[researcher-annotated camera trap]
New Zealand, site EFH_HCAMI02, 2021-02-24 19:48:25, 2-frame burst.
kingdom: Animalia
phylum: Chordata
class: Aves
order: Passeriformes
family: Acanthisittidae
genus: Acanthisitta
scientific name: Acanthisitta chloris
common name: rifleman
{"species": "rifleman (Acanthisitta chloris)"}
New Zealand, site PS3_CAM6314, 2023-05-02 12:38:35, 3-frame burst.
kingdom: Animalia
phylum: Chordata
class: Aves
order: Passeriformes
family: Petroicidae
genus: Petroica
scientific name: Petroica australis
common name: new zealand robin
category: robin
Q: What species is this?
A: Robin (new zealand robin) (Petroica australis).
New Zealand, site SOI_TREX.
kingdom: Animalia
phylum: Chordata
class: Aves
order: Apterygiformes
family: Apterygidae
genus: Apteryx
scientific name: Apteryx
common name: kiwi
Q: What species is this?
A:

- - - - - - -

What you have to do - Write out the lines of the listing from the one with "scientific name: Apteryx" to the very end, inclusive, exactly as they appear and with nothing added.

Output -
scientific name: Apteryx
common name: kiwi
Q: What species is this?
A:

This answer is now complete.